Verilen metin
┄┄┄┄┄┄
Çin işi!
Türkiye’nin Çinli bir şirketten uzun menzilli füze savunma sistemi almak için görüşmelere başlaması ABD’de “ciddi endişelere” sebep olmuş.
Çünkü efendim bu şirket “ABD’nin kara listesinde” imiş. Çok açık söylüyorum bu iş “Çin işi” falan değil bu tamamen Türk Silahlı Kuvvetleri’nde hâlâ var olan Türk milletinin bekasından endişe duyan Atatürkçü kurmayların işi.
Ve kim ki Çin hükümeti ile yapılan füze savunma görüşmelerini şu ya da bu şekilde eleştiriyorsa, bilelim ki o, hangi partiden, hangi klikten olursa olsun aslında ABD’nin ve tabii dolaylı olarak İsrail’in adamı yahut bilmeden o değirmene su taşıyan bir gafilin ta kendisidir.
Neymiş efendim Çin füze sisteminin NATO füze sistemleri ile koordinesi mümkün değilmiş!
Bahaneye bakar mısınız!
Bu tercih zaten NATO ve ABD sistemleri ile koordinenin dışına çıkmak için yapılmış bir tercih değil midir?.
Açık konuşalım. Dünya bir savaş sahnesi ve Türkiye merkezli Orta Doğu ise bu savaş sahnesinin en ön safı, bu sahnede duvarda asılı duran silahın adı ise İsrail’den başka bir şey değil. Bu silah bir gün mutlaka patlayacak ve namlunun hizası mutlaka Türkiye olacak.
┄┄┄┄┄┄
[Bir veri kümesinde sıralanan öğeler]
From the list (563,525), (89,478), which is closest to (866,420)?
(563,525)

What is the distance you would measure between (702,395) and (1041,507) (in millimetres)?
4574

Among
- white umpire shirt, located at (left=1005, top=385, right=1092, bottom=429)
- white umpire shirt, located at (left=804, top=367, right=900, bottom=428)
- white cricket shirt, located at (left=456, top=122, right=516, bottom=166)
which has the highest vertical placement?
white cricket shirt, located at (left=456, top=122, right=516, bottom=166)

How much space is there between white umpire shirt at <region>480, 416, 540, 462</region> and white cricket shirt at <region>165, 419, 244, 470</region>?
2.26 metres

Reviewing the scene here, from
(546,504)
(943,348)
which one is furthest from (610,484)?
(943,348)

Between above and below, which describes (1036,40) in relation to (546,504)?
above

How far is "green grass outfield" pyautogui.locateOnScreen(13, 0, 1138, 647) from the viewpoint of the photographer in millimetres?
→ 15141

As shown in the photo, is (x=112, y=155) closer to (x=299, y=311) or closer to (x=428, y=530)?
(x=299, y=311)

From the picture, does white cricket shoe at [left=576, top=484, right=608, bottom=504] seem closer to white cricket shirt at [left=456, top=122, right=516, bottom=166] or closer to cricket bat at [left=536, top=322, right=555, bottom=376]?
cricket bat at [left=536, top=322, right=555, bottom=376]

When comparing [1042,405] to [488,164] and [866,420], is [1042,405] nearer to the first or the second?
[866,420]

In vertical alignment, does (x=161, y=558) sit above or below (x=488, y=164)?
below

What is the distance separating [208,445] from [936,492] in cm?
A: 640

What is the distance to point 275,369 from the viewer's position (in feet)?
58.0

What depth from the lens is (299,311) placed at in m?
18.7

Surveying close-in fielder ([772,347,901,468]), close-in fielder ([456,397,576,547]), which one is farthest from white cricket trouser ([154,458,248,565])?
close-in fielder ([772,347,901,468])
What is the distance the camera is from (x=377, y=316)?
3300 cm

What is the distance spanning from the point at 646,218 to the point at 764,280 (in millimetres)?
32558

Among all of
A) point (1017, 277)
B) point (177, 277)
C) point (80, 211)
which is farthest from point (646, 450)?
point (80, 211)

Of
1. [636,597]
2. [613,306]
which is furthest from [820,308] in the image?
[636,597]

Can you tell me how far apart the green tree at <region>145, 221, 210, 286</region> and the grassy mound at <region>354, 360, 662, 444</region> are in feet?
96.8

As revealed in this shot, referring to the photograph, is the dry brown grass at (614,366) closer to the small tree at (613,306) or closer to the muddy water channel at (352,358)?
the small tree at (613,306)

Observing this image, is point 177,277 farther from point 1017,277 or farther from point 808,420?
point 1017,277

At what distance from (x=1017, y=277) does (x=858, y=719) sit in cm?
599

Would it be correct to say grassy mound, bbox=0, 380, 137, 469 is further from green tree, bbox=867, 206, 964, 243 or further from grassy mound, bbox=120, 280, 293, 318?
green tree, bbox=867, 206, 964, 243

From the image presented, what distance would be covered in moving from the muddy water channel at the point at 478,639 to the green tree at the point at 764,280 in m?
┄┄┄┄┄┄
Yapılacak görevler
a: Kayıtlarda "this" kelimesini içeren bütün satırları sıralayın ve büyük-küçük harf farkını dikkate alın.
b: Çin'le yürütülen füze savunma görüşmelerini konu alan yazıyı kaldığı yerden devam ettirin.

Verilen yanıtlar
a:
As revealed in this shot, referring to the photograph, is the dry brown grass at (614,366) closer to the small tree at (613,306) or closer to the muddy water channel at (352,358)?
Observing this image, is point 177,277 farther from point 1017,277 or farther from point 808,420?

b:
İsrail’in ideolojisini bilenler ve Kur’an’dan Yahudilerin geleceği ile ilgili ayetleri okumasını başarabilenler bu gerçeğin farkında. İşte o gün geldiğinde Türkiye’nin mevcut silah envanteri yani o “NATO uyumlu” tanklar, toplar, füzeler ve cümle savunma sistemleri, İsrail ve ABD karşısında sadece bir “sıfır”dan ibaret kalacaktır. Ya “kör” olacak ya “menzili kısa” kalacaktır.
Çinli şirketi kara listeye alan ABD acaba İsrail’i niye kara listeye almamaktadır? İran’ın nükleer gücünden endişe duyan ve Pakistan’ın elindeki nükleer gücü yok etmek için çırpınan ABD, nükleer bir ambar halini almış İsrail için niye küçük bir adım atmamaktadır?
Bölge ve İslam ülkelerindeki her türlü kirli işin içinde, önünde, arkasında olan ABD-İsrail ve AB dünyası, İsrail’in 1948’den beri uyguladığı jenosit karşısında niçin, hiç olmazsa vicdan azabı duymamaktadır?
Açık söylüyoruz...
Türkiye’yi yönetenler Çin şirketi ile füze savunma sistemi bahsinde işi tamama erdirirlerse tarihî bir karar vermiş, bu adımdan siyasî iradenin baskısı ile cayarlarsa bir kez daha kime hizmet ettiklerini tescillemiş olacaklardır.
Türkiye’yi darmadağın eden ve bunu kamuda baş örtüsü serbestliği ile mütedeyyin Türk halkının gözünden saklamayı başaran AKP iktidarı, yeni bir imtihan ile yüz yüzedir.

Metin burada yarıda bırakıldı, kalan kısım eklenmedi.